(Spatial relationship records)
########
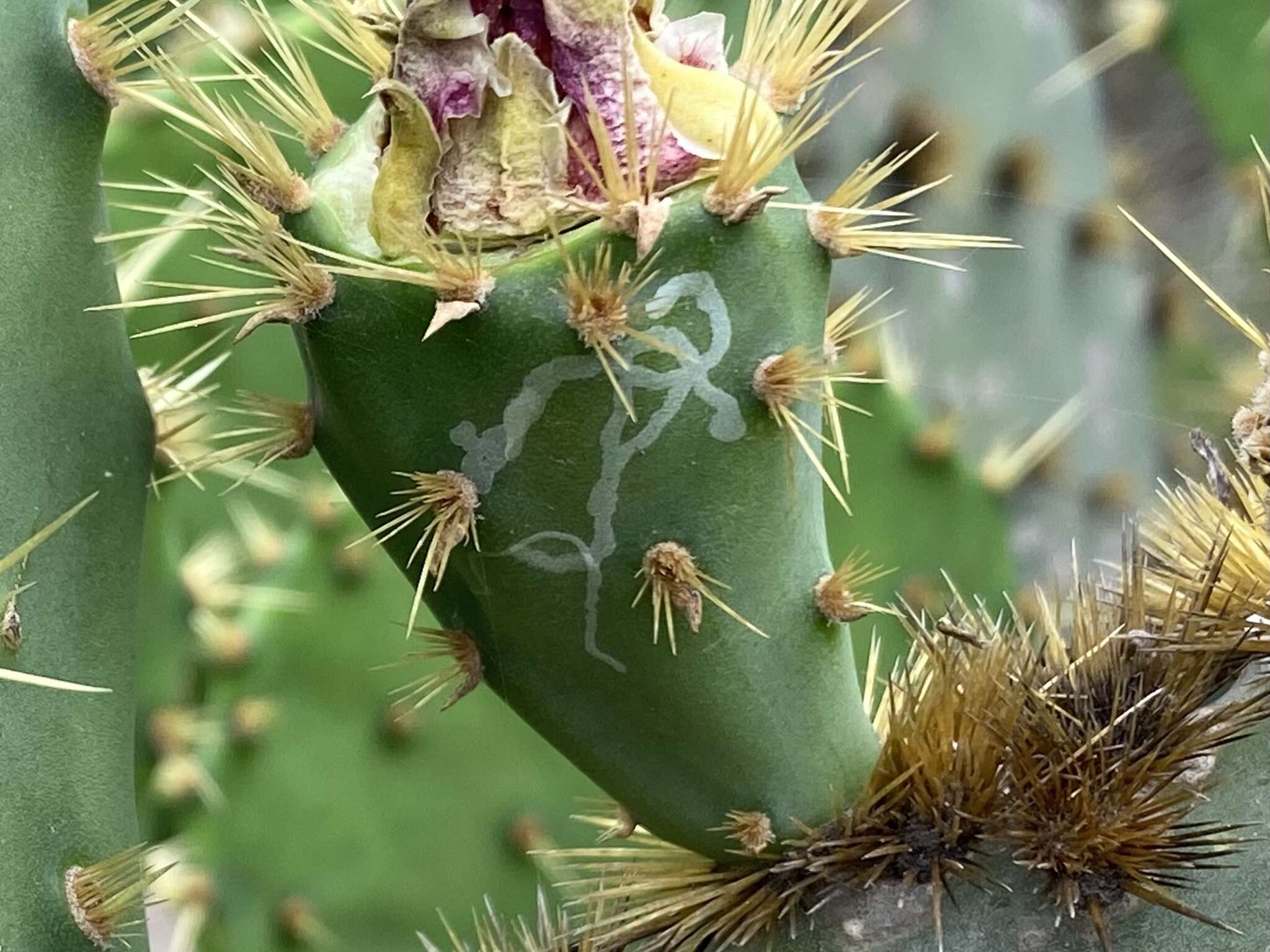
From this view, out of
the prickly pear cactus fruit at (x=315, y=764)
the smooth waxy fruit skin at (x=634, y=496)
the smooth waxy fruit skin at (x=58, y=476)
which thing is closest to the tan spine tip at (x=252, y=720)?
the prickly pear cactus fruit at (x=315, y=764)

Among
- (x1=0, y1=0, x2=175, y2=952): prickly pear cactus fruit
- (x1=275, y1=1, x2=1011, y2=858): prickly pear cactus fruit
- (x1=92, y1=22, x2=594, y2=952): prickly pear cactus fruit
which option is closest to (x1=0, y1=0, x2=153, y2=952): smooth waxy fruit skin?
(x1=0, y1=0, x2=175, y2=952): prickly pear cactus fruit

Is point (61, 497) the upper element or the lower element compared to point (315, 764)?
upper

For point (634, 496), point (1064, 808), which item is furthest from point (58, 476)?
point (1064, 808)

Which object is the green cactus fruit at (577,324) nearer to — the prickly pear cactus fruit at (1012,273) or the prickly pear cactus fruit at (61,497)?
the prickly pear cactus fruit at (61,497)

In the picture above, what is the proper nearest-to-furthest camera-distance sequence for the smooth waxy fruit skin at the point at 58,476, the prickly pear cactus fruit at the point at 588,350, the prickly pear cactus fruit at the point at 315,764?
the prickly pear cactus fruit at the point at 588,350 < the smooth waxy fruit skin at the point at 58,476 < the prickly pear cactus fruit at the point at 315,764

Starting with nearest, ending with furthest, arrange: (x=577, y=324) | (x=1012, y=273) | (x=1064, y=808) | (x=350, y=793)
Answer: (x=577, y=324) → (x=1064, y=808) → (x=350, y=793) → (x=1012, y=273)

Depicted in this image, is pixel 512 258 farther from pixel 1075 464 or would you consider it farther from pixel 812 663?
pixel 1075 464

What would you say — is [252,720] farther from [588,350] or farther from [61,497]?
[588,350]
########
▶ Task instructions: Replace "farther" with "more distant" in the lines running from the one containing "Depicted in this" through the end of the records, inclusive, and leave everything else unchanged. Give only those lines.

▶ Task result:
Depicted in this image, is pixel 512 258 more distant from pixel 1075 464 or would you consider it more distant from pixel 812 663?
pixel 1075 464

What would you say — is [252,720] more distant from [588,350] or more distant from [61,497]?
[588,350]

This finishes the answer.